Phillipa Peterson, Killarney Gardens
On Sunday January 28, I went to fill my car at the BP garage on Sandown Road at midday and was waiting at the petrol pump only to witness a car-wash attendant using a sickly but still moving rat as a soccer ball and clearly enjoying his sick game.
I immediately ran over yelling for him to stop. I managed to rescue the little critter that was injured and squealing in fear and pain, and, in doing so, had attracted the attention of the car-wash manager and other attendants around me.
I wanted to know why he (the manager) thought this behaviour towards an animal was acceptable.
I was met with sneering and laughing by the attendants and manager who said, I quote, “It’s just a rat; we don’t want them here, and it’s dying anyway from poison so what’s the problem?”.
The manager and the staff were clearly enjoying my anguish.
I went into the shop inside, looking for the owner. There I was again met by the car-wash manager and the shop manager. She immediately became defensive and rude and sided with the other manager reiterating that there was no problem with the attendants’ behaviour because they didn’t want the rats around.
I witnessed the whole incident, the car-wash manager didn’t. By this stage, my frustration with the lack of assistance had made me so upset.
The shop manager could have diffused the entire situation by firstly coming out of the doorway of her office and being professional, listening to me, then offering a solution, seeing as the owner was not there.
Instead she instantly became rude, which made the situation much worse and has now escalated to this point.
No one wants to have rats around; that was never the argument. I was quite clear it was the attendant’s abusive behaviour that was the problem.
Wild rats can be destructive and a pest. However, torture of an animal is inexcusable and worse when perpetrated in full view of customers with their children.
I had my young daughter in the car witnessing this horrific behaviour. The staff clearly knew it was dying, so why not just leave it alone, instead the mentality was to hurt.
I would never stand by and condone cruelty towards any living animal, no matter how small. I’m horrified, BP, that your management, who should be setting an example for other employees, treated me, a paying customer, with such disrespect in front of everyone.
These people are representing your business and brand. I’ve been using this garage for many years, but from now on, my family and I will be going elsewhere.
I contacted the head of DART animal rescue who showed incredible compassion and took the rat into her care immediately. The SPCA has also been notified.
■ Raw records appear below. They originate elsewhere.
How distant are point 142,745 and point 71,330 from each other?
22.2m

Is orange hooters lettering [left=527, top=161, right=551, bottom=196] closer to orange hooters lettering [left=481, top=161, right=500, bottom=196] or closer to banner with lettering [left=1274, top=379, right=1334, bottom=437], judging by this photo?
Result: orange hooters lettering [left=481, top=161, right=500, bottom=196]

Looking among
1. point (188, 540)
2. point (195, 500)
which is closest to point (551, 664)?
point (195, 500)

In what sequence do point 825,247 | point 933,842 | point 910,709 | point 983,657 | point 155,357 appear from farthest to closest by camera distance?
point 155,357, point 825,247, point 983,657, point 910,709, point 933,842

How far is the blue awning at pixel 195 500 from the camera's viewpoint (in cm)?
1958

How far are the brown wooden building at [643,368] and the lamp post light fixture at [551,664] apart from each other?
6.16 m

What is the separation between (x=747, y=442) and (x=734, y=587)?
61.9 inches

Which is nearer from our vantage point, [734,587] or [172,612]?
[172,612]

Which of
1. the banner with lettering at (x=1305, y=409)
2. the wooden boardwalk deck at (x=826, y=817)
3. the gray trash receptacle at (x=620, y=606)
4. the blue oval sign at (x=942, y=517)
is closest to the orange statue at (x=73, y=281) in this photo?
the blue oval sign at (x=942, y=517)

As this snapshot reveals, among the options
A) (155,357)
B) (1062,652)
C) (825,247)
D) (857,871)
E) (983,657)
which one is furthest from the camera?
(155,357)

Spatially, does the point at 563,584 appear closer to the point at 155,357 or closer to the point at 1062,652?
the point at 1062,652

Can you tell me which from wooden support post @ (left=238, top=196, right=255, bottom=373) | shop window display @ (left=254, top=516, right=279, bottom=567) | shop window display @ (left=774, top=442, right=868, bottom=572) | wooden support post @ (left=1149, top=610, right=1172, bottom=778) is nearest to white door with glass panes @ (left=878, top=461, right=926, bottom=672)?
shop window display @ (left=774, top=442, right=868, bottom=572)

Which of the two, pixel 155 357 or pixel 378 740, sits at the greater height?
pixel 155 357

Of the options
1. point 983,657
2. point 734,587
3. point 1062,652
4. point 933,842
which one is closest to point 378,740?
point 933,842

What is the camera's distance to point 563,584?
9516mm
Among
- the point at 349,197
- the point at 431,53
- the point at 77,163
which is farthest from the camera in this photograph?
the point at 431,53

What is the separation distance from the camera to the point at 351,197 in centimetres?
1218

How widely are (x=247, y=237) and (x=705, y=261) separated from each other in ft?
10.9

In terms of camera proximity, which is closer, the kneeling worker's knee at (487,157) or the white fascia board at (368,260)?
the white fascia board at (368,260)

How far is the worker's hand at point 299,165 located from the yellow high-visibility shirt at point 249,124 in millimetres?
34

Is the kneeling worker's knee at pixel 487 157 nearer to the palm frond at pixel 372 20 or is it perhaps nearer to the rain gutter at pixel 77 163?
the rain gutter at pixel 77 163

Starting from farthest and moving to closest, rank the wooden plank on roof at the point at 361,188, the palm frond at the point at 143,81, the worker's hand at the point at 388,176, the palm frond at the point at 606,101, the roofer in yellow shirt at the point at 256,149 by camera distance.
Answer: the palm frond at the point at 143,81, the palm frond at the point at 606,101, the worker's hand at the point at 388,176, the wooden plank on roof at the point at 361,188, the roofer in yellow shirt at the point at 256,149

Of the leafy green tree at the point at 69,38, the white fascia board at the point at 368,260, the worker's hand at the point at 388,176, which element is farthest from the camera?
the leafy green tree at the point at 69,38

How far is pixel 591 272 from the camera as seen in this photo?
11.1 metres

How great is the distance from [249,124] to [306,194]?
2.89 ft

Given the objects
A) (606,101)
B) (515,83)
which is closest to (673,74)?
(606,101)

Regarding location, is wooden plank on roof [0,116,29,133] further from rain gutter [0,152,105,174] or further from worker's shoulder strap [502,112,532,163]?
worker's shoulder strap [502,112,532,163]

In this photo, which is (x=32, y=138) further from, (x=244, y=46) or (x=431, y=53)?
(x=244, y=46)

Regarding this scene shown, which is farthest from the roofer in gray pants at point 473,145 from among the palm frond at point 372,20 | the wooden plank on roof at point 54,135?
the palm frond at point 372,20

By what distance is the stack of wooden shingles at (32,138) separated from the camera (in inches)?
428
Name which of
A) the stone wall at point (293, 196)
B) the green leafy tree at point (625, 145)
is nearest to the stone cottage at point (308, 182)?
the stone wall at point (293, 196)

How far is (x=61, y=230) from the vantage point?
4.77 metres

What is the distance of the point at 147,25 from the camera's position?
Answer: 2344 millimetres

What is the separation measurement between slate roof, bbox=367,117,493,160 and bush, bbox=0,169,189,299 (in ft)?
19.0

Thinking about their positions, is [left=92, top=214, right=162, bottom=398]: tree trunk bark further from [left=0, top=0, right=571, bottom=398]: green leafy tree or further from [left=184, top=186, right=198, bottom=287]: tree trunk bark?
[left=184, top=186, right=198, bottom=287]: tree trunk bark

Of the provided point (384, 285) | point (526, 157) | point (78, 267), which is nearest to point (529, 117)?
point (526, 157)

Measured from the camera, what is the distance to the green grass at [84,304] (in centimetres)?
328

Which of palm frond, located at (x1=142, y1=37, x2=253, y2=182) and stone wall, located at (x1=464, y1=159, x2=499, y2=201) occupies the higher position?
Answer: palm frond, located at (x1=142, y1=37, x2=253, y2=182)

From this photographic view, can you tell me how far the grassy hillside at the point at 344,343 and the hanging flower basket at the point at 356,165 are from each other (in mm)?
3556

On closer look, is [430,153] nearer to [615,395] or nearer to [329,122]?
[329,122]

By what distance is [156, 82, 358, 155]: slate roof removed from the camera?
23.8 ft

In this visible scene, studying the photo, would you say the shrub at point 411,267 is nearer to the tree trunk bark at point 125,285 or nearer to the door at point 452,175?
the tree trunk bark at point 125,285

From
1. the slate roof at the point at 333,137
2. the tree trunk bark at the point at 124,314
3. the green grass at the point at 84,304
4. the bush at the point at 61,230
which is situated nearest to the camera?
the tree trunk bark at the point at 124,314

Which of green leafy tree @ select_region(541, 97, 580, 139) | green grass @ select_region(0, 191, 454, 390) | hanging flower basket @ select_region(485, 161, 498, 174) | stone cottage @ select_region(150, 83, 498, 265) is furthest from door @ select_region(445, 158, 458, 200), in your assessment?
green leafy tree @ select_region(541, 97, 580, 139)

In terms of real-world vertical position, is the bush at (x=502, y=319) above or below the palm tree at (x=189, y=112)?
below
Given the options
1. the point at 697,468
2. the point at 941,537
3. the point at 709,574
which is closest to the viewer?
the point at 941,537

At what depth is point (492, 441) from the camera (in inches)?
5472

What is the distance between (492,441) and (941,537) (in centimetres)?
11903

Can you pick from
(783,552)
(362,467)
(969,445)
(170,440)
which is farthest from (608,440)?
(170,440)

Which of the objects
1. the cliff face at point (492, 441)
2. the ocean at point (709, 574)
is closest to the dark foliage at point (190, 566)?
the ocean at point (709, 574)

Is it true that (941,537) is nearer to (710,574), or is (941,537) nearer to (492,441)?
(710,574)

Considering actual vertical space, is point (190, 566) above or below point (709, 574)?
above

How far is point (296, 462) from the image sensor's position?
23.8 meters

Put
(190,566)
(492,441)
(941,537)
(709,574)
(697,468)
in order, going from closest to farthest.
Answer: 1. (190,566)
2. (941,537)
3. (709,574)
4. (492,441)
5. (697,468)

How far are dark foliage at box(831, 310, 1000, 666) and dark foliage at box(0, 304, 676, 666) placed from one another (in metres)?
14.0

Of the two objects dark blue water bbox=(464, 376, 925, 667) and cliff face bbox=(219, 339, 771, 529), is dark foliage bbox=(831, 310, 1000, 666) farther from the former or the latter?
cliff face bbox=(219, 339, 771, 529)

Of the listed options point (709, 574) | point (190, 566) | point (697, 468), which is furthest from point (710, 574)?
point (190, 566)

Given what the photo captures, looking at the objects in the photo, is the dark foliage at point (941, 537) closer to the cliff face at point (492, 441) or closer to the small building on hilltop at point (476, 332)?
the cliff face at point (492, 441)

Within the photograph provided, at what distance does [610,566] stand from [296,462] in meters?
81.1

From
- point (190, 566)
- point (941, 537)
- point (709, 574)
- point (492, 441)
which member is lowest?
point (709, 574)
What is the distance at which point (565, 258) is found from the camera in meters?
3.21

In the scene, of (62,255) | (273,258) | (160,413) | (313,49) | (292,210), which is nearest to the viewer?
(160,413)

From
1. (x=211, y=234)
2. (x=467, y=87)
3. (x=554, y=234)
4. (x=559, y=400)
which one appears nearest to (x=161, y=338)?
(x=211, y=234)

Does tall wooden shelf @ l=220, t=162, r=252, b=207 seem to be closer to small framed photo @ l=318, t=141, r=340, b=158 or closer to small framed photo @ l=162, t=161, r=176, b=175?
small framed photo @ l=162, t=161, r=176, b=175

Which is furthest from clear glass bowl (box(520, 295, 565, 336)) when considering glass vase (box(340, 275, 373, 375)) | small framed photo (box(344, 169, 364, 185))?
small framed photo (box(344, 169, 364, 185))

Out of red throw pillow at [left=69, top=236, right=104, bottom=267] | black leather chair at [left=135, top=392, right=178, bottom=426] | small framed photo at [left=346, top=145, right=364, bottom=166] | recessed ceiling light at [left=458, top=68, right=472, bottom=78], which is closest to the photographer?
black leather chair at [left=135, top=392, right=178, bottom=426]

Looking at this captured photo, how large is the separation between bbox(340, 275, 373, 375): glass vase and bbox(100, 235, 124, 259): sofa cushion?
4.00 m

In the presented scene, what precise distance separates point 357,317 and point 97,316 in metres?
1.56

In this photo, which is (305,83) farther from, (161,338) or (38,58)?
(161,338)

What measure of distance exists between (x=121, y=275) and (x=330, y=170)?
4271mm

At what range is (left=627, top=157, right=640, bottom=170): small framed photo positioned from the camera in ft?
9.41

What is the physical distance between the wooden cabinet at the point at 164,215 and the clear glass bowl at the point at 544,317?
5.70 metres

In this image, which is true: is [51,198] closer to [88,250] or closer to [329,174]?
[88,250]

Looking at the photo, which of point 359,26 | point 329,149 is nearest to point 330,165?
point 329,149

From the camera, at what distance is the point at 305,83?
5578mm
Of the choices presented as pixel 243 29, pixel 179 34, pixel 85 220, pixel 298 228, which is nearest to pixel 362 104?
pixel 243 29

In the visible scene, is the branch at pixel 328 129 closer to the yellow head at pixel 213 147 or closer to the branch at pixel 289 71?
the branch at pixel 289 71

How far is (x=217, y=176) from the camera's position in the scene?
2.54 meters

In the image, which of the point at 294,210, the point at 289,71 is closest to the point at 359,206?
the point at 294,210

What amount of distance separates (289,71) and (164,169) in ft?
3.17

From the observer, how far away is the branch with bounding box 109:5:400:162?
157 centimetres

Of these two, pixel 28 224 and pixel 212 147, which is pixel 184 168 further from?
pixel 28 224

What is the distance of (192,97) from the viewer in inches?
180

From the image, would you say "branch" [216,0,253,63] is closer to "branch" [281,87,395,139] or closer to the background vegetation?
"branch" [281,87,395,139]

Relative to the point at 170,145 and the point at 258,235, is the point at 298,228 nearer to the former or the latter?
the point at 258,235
Melanie Govender, owner of Sandown Road BP garage, responds:
We would first like to emphasise that we do not condone animal cruelty. We can understand that the customer was upset at what she perceived to be unnecessary violence towards the rat.
We have spoken to the car-wash attendant who was involved, and he apologised profusely saying that he was trying to move the half-dying rat away from the customers that were at the car wash. There appears to be a cultural issue in how he dealt with the rat, and it stems from his fear of rodents.
He did not want to touch the rat, as he was scared that it would bite him, so he tried to kick it out of the way. We have spoken to him about his instinctual reaction and advised him to rather ask for help instead.
The rodent problem has been exacerbated city-wide by the drought, and we have had to install numerous bait stations to prevent food contamination and disease.
We are audited every quarter to ensure that we are compliant with regards to food-safety policies, so we need to be extra vigilant.
We have now provided the staff at the car wash with a broom and a box to deal with the rats more humanely, should they encounter such an issue in the future.
Our office manager said she tried to apologise to the customer and explain to her the requirements of health and safety, but there must have been a communication breakdown and she further apologises for any misunderstanding.